◆ ZIEL DER AUFGABE 1: In welcher Stadt absolvierte Wolfgang Thierse laut dem Porträt über ihn nach dem Abitur seine Lehre als Schriftsetzer?
◆ ZIEL DER AUFGABE 2: Gib aus dem Porträt über Wolfgang Thierse den Abschnitt wörtlich wieder, der mit den Worten „Vom Setzer zum“ beginnt und mit „neuen Bundesländern stammt.“ endet.

Vom Setzer zum Sitz im Parlament: Vizepräsident Wolfgang Thierse
Serie: Das Präsidium des Deutschen Bundestages
Wolfgang Thierse ist Vizepräsident des aktuellen 16. Deutschen Bundestages. Seit acht Jahren gehört er dem Bundestagspräsidium an, dessen Mitglieder abwechselnd die Plenarsitzungen leiten.
Thierses politischer Werdegang begann mit der Wende, zuvor war der Kulturwissenschaftler parteilos. 1998 wählte ihn der 14. Deutsche Bundestag als ersten Politiker zum Bundestagspräsidenten, der aus den neuen Bundesländern stammt.
Werdegang
Der gebürtige Breslauer machte nach dem Abitur eine Lehre als Schriftsetzer in Weimar und studierte später in Berlin an der Humboldt-Universität Kulturwissenschaften und Germanistik. Anfang Oktober 1989 schließt sich der parteilose Thierse der Oppositionsgruppe Neues Forum an und im Januar 1990 der Sozialdemokratischen Partei der DDR. Er war Mitglied der Volkskammer und Fraktionsvorsitzender der SPD/DDR, seit dem 3. Oktober 1990 ist er Mitglied des Bundestages. Von 1990 bis 2005 war er stellvertretender Vorsitzender der SPD. 1998 wurde er zum Präsidenten des Bundestages gewählt und 2002 in dem Amt bestätigt. Seit 2005 gehört er dem Bundestagspräsidium als Vizepräsident an.

◆ BEREITGESTELLTES MATERIAL:
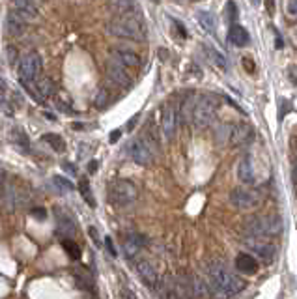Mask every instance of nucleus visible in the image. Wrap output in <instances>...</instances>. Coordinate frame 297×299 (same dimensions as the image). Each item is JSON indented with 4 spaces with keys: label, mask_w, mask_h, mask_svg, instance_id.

◆ VOLLSTÄNDIGE ANTWORT 1: In Weimar.

◆ VOLLSTÄNDIGE ANTWORT 2:
Vom Setzer zum Sitz im Parlament: Vizepräsident Wolfgang Thierse
Serie: Das Präsidium des Deutschen Bundestages
Wolfgang Thierse ist Vizepräsident des aktuellen 16. Deutschen Bundestages. Seit acht Jahren gehört er dem Bundestagspräsidium an, dessen Mitglieder abwechselnd die Plenarsitzungen leiten.
Thierses politischer Werdegang begann mit der Wende, zuvor war der Kulturwissenschaftler parteilos. 1998 wählte ihn der 14. Deutsche Bundestag als ersten Politiker zum Bundestagspräsidenten, der aus den neuen Bundesländern stammt.